По плану, который находился в моей папке, первая неделя значилась как «информационная». В этот период почтовые ящики сограждан должны были быть плотно набиты моими листовками, доносящими до читателей радостное известие, что Валерий Валерьевич Цыганищев снизошёл до них и наконец-то изъявил желание отстаивать интересы горожан и жителей области на высоком уровне и драться за их счастье до конца. Контролировать получение агитации жителями моего округа должен был я лично, моё доверенное лицо или инициативная группа, прикреплённая непосредственно ко мне. Доверенного лица у меня не было, как и близких соратников, и тогда я позвонил, как было рекомендовано, в штаб. Меня переключили на Майю Джабраиловну. Выслушав моё недоумение, старушка поспешила меня успокоить и продиктовала телефон руководителя моей инициативной группы, Тамары Ивановны, а также посоветовала срочно связаться с ней. Я без отлагательств позвонил.
– Алё! – проскрипел в трубке старческий голос. – Говорите! Алё!
– Здравствуйте! Я Валерий, кандидат от партии «Сильная Страна» по нашему району, – представился я. – Могу услышать Тамару Ивановну?
– Алё! – послышалось на том конце провода. – Алё! Говорите!
«Глухая», – подумал я и повторил всё снова, только очень громко.
– Что вы кричите! – послышался раздражённый голос. – Я не глухая!
Дальше я как мог изложил суть вопроса.
– А-а-а… – протянула старушка. – Идите в баню!
Я оторопел. Как расценивать её слова, было непонятно. «Неужели меня послали?» – думал я. Прошло какое-то время, и в трубке снова послышался голос:
– Алё! Говорите!
– Я вас не понял! – честно признался я.
– Дебил, что ли? – разозлилась Тамара Ивановна и тут же опомнилась: – Простите! Вам надо прийти в баню на Фиолетовой улице, где находится ваша кандидатская общественная приёмная. Вам что, не сказали?
– Нет! А когда?
– Сегодня! К восемнадцати ноль-ноль, не опаздывайте!
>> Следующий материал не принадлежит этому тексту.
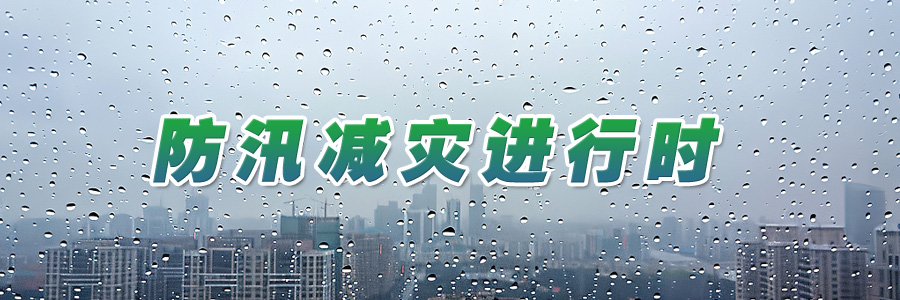 防汛减灾进行时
– Да, обязательно буду! – заверил я.
– И к чаю возьмите что-нибудь! – строго посоветовала старушка. – Без чая вопросы не решаются!
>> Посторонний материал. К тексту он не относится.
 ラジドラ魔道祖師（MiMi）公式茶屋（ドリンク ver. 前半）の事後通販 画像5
Раздались гудки, Тамара Ивановна бросила трубку, а я принялся собираться на встречу.
«Что-то к чаю!» – не давал мне покоя оставшийся от разговора вопрос. Я отправился в штаб, где залез в Интернет и набрал в строчке поисковика: «С чем пьют чай старушки?» Ответы меня поразили, но после их тщательной систематизации получалось, что мне нужно купить сухари, сушки, хлеб с маслом и пирожки. Накинув куртку, я направился к магазину. Помимо указанного выше, на всякий случай, мне показалось, будет правильным прихватить с собой торт и бутылку водки, а затем отправиться в баню.
Фиолетовая улица находилась в старой части Причудинска, а почему она так называлась, никто уже и не помнил. Дома на ней в основном были жёлтые и составляли так называемый ветхий и аварийный фонд, а люди, проживавшие там, напоминали угрюмые тени прошлого. Я остановил прохожего и спросил, где находится баня.
– Розовый дом на этой стороне! – указал пальцем мужчина и поспешил дальше.
Розовый дом на Фиолетовой улице, где находилась одна из городских общественных бань, на удивление был в очень даже хорошем состоянии. У двери с вениками и пакетами, видимо с чистым бельём, толпились немытые граждане Причудинска, лишённые судьбой-злодейкой ванных комнат, а также любители попялиться на чужие задницы и гениталии в больших количествах. Директор этого заведения от всей души симпатизировал партии «Сильная Страна», поэтому и позволил открыть общественную приёмную на своих площадях.
– А где тут кандидаты избирателей принимают? – спросил я у толстого работника банно-прачечного хозяйства.
– А где угодно! – рассмеялся тот. – Кто в парилке, кто в туалете, а бывало, и на улице за дровяным складом!
– Я про приёмную! – улыбнулся я.
– А-а-а! – протянул дядька и указал пальцем на угол дома. – На втором этаже, вход сбоку! С жалобой пришёл? Так бесполезно всё это! Лучше заходи, попарься! Пар сегодня отменный!